With the release of v4.16 of Elements in December 2015, we delivered the first piece of functionality on what we have been calling internally our Repository Tools 2 roadmap: the introduction of figshare for institutions as a data source for Elements. In releases since we've created Repository Tools 2 integrations with DSpace, EPrints, and Figshare for Institutions.

This article explains what Repository Tools 2 is, the vision behind it, and how it relates to Repository Tools 1.x. We also invite you as a community to ask questions and make comments in the Repository Tools 2 Q&A community thread, for everyone to share.

What is Repository Tools 2?

Repository Tools 2 is the philosophy behind the building of next generation institutional repository interoperability in Elements. It differs from the existing Repository Tools 1.x approach in several important ways, ultimately enabling us to deliver richer functionality and a more maintainable interaction between Elements and your institutional repository in the months and years to come.

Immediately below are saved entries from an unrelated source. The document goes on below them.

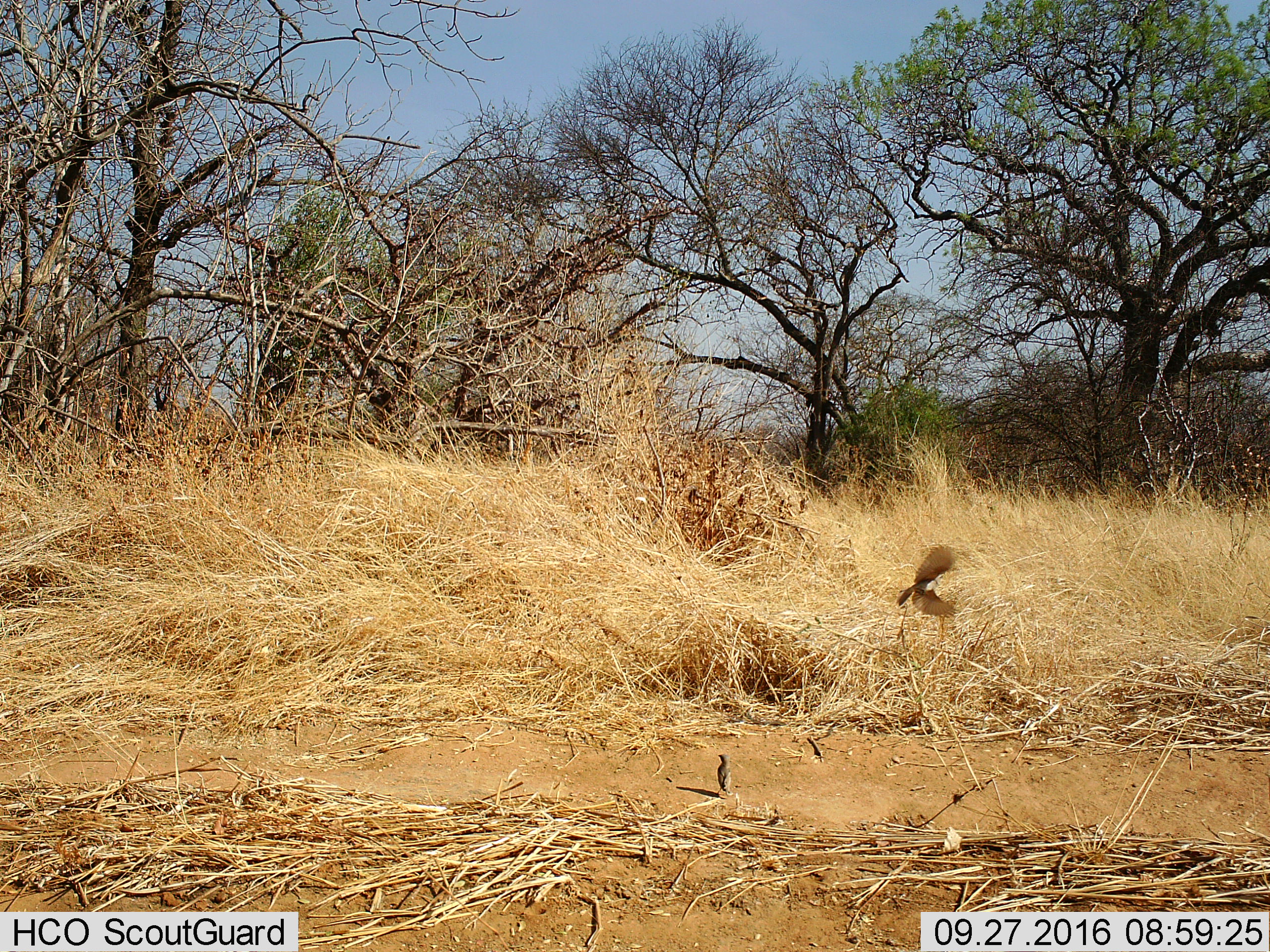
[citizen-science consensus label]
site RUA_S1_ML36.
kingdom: Animalia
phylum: Chordata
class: Aves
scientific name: Aves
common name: bird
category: birdother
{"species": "birdother (bird) (Aves)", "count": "2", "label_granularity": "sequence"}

Repository Tools 1.x was conceived and designed over 6 years ago in partnership with Imperial College library, in an age when institutional Open Access mandates were a thing of the future. Its design enabled it to achieve the goals it had at that time. Since then, it has benefited from a long road of incremental improvements and alterations, and is still a very capable solution for boosting rates of full text deposit and providing automated high quality metadata updates to a connected repository, as well as for reporting within Elements on compliance levels with an institutional Open Access policy.

However, scholarly communications and Open Access has moved on, and the design that was appropriate 6 years ago, although still valid today, is now limiting its future potential for growth.

As they are developed, new Repository Tools 2 connectors will be offered alongside the existing Repository Tools 1.x connectors, which will be maintained for ongoing use by customers. We understand that stability of existing system connections is very important to our customers.

Because of fundamental incompatibilities in the approaches behind Repository Tools 1.x and Repository Tools 2, it is not going to be possible to connect to a repository system using Repository Tools 1.x and Repository Tools 2 at the same time. For your repository, you will choose whether to use the older, but currently more complete Repository Tools 1.x technology, or where available the newer, currently less complete, in-development Repository Tools 2. We will be happy to discuss the pros and cons with you, and help you make the right choice.

Principle 1: Repositories must be data sources

The new vision for Repository Tools 2 is to start from a foundation of integrating your institutional repository first as a data source for Elements. Although the ultimate goal of most repository integrations is to push data and files from Elements to the repository, this initial requirement will nevertheless be the foundation on which such functionality is then developed.

Metadata from items in your repository will appear within Elements in the same way as records from the the more traditional data sources like the Web of Science, PubMed or arXiv. If a given institutional repository platform cannot be integrated by Symplectic as a data source for Elements, then it is not a candidate for a Repository Tools 2 integration at all. Being able to assume that all repositories supported under Repository Tools 2 are fully-fledged data sources for Elements significantly simplifies the planning, development, delivery and maintenance of later, more complex functionality, such as file deposit and OA policy compliance monitoring.

As an example, see a DSpace repository record in the publication image below:


This is a brand new approach, and it will be the main visible difference between Repository Tools 1.x and 2. At the time of writing, we have so far implemented figshare for institutions, Digital Commons, and DSpace as Repository Tools 2 data sources.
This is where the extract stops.